The answer is not less investment — maintaining a reliable grid requires spending, and we will need even greater investment to power new industries, replace polluting fossil fuels in buildings and vehicles with electricity, and guard against worsening climate disasters. Rather, we must break status quo thinking to unlock policy that protects regular people while enabling the major infrastructure investments we do desperately need.
At the center of this issue is a fundamental question: who should pay to maintain a reliable and resilient grid that is responsible for an increasing share of economic growth?
The default answer is customers, but as the need for spending on the grid increases, policymakers should look to new places to cover those costs. For example, using state budgets to cover a portion of utility expenditures could shift the burden away from working class people, who are hit hardest by high bills, onto high-earners and corporations. In addition, historically utilities have used higher household bills to subsidize businesses through lower rates — it is time to flip that script and require some customers, such as massive data centers, to pay more so that families and small businesses can get by.
We should also stop burdening customers with the electric sector’s risk, whether from volatile fuel prices, cost overruns, or climate impacts. Why should regular people always take the hit when things go wrong?

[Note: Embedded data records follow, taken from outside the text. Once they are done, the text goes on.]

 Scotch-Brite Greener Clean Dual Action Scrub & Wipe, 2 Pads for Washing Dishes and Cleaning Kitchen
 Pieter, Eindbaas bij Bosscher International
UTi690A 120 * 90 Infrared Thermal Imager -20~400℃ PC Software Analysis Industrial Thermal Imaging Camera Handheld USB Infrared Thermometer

Instead, we could design rates to split fuel price risk between the companies and customers, creating an incentive for utilities to better plan for natural gas volatility. And in the aftermath of wildfires and hurricanes, shareholders and state governments, not customers, should foot the bill for the impacts and cover the costs of preparing for the future. Throughout the western United States, the increased prevalence and severity of wildfires is sparking this very conversation.

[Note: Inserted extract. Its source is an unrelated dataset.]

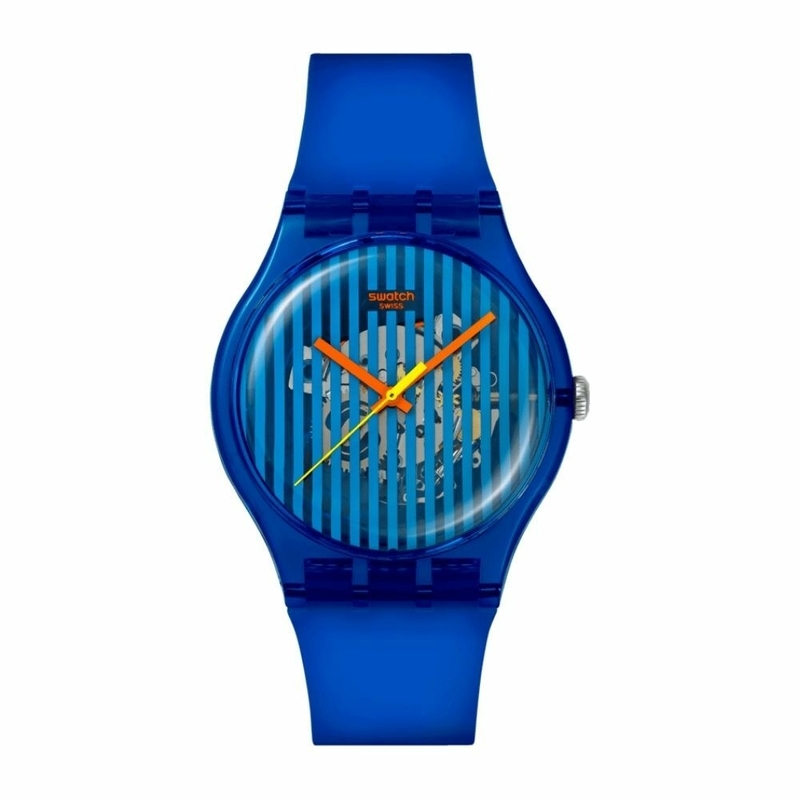 Swatch Brilliantly Blue Unisex Kol Saati SO29S102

High bills should also galvanize a conversation about how to determine utility profits. Redesigning profit motives encourages companies to explore solutions like customer-owned solar and flexible demand that can reduce costs. Some states have already changed their rules to reward utilities for performance, rather than for investment.
Public financing can also reduce costs by removing utility shareholder returns from peoples’ bills. A new law in California unlocks creative public financing for new transmission lines, which will reduce the impact of new investment on household’ bills.
Finally, we must question the default processes for answering these questions. Today’s model relies on checks and balances between regulators and utilities. Too often, regulators have lacked the will or the resources to keep companies in check and have tended to largely defer to utility proposals. Customers have paid the price. We need utility regulators to be main characters in questioning old assumptions and finding new approaches.
These are big questions, and the answers may butt up against powerful interests that benefit from the status quo. But without them, we will not solve our electricity affordability challenges, and if the recent Georgia elections are any indication, people are ready for a new path.